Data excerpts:
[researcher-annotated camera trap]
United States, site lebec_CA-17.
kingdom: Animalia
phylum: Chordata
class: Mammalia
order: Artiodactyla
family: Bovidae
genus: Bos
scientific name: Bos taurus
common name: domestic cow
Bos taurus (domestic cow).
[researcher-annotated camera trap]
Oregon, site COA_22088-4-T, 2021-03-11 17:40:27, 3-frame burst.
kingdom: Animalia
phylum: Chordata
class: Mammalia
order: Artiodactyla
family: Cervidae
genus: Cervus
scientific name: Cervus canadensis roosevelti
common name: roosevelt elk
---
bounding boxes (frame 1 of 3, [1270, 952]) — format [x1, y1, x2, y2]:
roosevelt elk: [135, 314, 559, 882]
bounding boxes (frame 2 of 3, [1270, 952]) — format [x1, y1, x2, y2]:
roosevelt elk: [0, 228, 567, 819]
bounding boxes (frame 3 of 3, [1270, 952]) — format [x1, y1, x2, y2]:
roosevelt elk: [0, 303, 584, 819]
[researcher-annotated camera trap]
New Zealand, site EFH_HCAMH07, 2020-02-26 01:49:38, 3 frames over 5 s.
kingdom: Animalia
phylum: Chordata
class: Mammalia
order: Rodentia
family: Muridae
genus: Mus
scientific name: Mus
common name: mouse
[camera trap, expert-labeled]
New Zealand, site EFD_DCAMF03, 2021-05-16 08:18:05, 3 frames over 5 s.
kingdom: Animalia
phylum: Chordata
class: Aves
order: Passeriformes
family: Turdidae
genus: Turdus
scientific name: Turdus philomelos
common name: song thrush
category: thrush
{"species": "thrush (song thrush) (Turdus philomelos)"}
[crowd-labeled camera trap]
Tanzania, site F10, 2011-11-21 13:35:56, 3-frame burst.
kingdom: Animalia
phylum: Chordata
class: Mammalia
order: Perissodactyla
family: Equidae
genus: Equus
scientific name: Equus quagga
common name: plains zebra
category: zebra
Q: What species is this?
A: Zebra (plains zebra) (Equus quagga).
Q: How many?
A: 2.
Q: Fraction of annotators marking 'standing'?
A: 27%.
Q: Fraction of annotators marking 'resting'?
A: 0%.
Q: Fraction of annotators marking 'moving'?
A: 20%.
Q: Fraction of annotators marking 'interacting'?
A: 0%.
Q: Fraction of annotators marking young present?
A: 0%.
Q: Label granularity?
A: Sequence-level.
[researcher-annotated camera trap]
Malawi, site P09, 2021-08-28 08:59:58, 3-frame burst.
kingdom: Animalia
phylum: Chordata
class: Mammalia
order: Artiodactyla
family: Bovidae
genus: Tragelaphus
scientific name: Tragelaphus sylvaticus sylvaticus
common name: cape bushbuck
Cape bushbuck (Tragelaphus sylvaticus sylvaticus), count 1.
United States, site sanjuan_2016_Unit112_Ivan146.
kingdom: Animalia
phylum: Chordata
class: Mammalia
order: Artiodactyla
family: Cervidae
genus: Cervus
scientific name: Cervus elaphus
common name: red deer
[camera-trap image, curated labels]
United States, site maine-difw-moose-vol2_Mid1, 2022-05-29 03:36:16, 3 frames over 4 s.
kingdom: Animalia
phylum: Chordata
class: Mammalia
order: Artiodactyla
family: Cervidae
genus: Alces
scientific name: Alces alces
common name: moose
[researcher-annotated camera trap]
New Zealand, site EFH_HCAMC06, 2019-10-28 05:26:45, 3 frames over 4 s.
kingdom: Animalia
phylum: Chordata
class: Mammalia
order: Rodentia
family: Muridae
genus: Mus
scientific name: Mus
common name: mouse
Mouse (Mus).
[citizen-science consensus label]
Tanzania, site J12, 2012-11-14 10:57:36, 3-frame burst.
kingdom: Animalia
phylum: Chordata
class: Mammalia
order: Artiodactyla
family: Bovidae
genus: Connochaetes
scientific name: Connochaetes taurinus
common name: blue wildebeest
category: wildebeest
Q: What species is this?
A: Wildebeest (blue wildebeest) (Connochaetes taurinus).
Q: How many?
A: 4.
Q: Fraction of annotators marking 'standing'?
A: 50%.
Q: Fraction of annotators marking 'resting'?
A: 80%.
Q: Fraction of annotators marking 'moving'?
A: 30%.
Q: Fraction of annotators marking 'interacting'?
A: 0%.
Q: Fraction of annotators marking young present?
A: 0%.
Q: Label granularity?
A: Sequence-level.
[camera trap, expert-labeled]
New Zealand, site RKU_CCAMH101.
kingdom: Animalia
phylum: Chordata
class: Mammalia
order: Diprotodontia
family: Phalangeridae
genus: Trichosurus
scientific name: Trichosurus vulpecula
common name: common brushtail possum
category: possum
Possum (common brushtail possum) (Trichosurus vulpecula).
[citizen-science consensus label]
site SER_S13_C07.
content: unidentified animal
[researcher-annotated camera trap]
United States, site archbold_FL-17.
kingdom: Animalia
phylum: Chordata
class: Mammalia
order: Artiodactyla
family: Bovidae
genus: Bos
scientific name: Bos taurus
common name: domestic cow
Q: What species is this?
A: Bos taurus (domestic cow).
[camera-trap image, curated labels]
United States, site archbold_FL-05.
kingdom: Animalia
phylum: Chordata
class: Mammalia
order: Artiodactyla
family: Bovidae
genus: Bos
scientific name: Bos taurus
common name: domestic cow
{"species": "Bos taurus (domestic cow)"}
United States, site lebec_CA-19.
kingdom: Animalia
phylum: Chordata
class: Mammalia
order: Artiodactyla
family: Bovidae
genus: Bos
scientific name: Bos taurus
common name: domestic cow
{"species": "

§ **Problem requirements**:
The required result is a verbatim copy of all the entries.

§ **Written solution**:
[researcher-annotated camera trap]
United States, site lebec_CA-17.
kingdom: Animalia
phylum: Chordata
class: Mammalia
order: Artiodactyla
family: Bovidae
genus: Bos
scientific name: Bos taurus
common name: domestic cow
Bos taurus (domestic cow).
[researcher-annotated camera trap]
Oregon, site COA_22088-4-T, 2021-03-11 17:40:27, 3-frame burst.
kingdom: Animalia
phylum: Chordata
class: Mammalia
order: Artiodactyla
family: Cervidae
genus: Cervus
scientific name: Cervus canadensis roosevelti
common name: roosevelt elk
---
bounding boxes (frame 1 of 3, [1270, 952]) — format [x1, y1, x2, y2]:
roosevelt elk: [135, 314, 559, 882]
bounding boxes (frame 2 of 3, [1270, 952]) — format [x1, y1, x2, y2]:
roosevelt elk: [0, 228, 567, 819]
bounding boxes (frame 3 of 3, [1270, 952]) — format [x1, y1, x2, y2]:
roosevelt elk: [0, 303, 584, 819]
[researcher-annotated camera trap]
New Zealand, site EFH_HCAMH07, 2020-02-26 01:49:38, 3 frames over 5 s.
kingdom: Animalia
phylum: Chordata
class: Mammalia
order: Rodentia
family: Muridae
genus: Mus
scientific name: Mus
common name: mouse
[camera trap, expert-labeled]
New Zealand, site EFD_DCAMF03, 2021-05-16 08:18:05, 3 frames over 5 s.
kingdom: Animalia
phylum: Chordata
class: Aves
order: Passeriformes
family: Turdidae
genus: Turdus
scientific name: Turdus philomelos
common name: song thrush
category: thrush
{"species": "thrush (song thrush) (Turdus philomelos)"}
[crowd-labeled camera trap]
Tanzania, site F10, 2011-11-21 13:35:56, 3-frame burst.
kingdom: Animalia
phylum: Chordata
class: Mammalia
order: Perissodactyla
family: Equidae
genus: Equus
scientific name: Equus quagga
common name: plains zebra
category: zebra
Q: What species is this?
A: Zebra (plains zebra) (Equus quagga).
Q: How many?
A: 2.
Q: Fraction of annotators marking 'standing'?
A: 27%.
Q: Fraction of annotators marking 'resting'?
A: 0%.
Q: Fraction of annotators marking 'moving'?
A: 20%.
Q: Fraction of annotators marking 'interacting'?
A: 0%.
Q: Fraction of annotators marking young present?
A: 0%.
Q: Label granularity?
A: Sequence-level.
[researcher-annotated camera trap]
Malawi, site P09, 2021-08-28 08:59:58, 3-frame burst.
kingdom: Animalia
phylum: Chordata
class: Mammalia
order: Artiodactyla
family: Bovidae
genus: Tragelaphus
scientific name: Tragelaphus sylvaticus sylvaticus
common name: cape bushbuck
Cape bushbuck (Tragelaphus sylvaticus sylvaticus), count 1.
United States, site sanjuan_2016_Unit112_Ivan146.
kingdom: Animalia
phylum: Chordata
class: Mammalia
order: Artiodactyla
family: Cervidae
genus: Cervus
scientific name: Cervus elaphus
common name: red deer
[camera-trap image, curated labels]
United States, site maine-difw-moose-vol2_Mid1, 2022-05-29 03:36:16, 3 frames over 4 s.
kingdom: Animalia
phylum: Chordata
class: Mammalia
order: Artiodactyla
family: Cervidae
genus: Alces
scientific name: Alces alces
common name: moose
[researcher-annotated camera trap]
New Zealand, site EFH_HCAMC06, 2019-10-28 05:26:45, 3 frames over 4 s.
kingdom: Animalia
phylum: Chordata
class: Mammalia
order: Rodentia
family: Muridae
genus: Mus
scientific name: Mus
common name: mouse
Mouse (Mus).
[citizen-science consensus label]
Tanzania, site J12, 2012-11-14 10:57:36, 3-frame burst.
kingdom: Animalia
phylum: Chordata
class: Mammalia
order: Artiodactyla
family: Bovidae
genus: Connochaetes
scientific name: Connochaetes taurinus
common name: blue wildebeest
category: wildebeest
Q: What species is this?
A: Wildebeest (blue wildebeest) (Connochaetes taurinus).
Q: How many?
A: 4.
Q: Fraction of annotators marking 'standing'?
A: 50%.
Q: Fraction of annotators marking 'resting'?
A: 80%.
Q: Fraction of annotators marking 'moving'?
A: 30%.
Q: Fraction of annotators marking 'interacting'?
A: 0%.
Q: Fraction of annotators marking young present?
A: 0%.
Q: Label granularity?
A: Sequence-level.
[camera trap, expert-labeled]
New Zealand, site RKU_CCAMH101.
kingdom: Animalia
phylum: Chordata
class: Mammalia
order: Diprotodontia
family: Phalangeridae
genus: Trichosurus
scientific name: Trichosurus vulpecula
common name: common brushtail possum
category: possum
Possum (common brushtail possum) (Trichosurus vulpecula).
[citizen-science consensus label]
site SER_S13_C07.
content: unidentified animal
[researcher-annotated camera trap]
United States, site archbold_FL-17.
kingdom: Animalia
phylum: Chordata
class: Mammalia
order: Artiodactyla
family: Bovidae
genus: Bos
scientific name: Bos taurus
common name: domestic cow
Q: What species is this?
A: Bos taurus (domestic cow).
[camera-trap image, curated labels]
United States, site archbold_FL-05.
kingdom: Animalia
phylum: Chordata
class: Mammalia
order: Artiodactyla
family: Bovidae
genus: Bos
scientific name: Bos taurus
common name: domestic cow
{"species": "Bos taurus (domestic cow)"}
United States, site lebec_CA-19.
kingdom: Animalia
phylum: Chordata
class: Mammalia
order: Artiodactyla
family: Bovidae
genus: Bos
scientific name: Bos taurus
common name: domestic cow
{"species": "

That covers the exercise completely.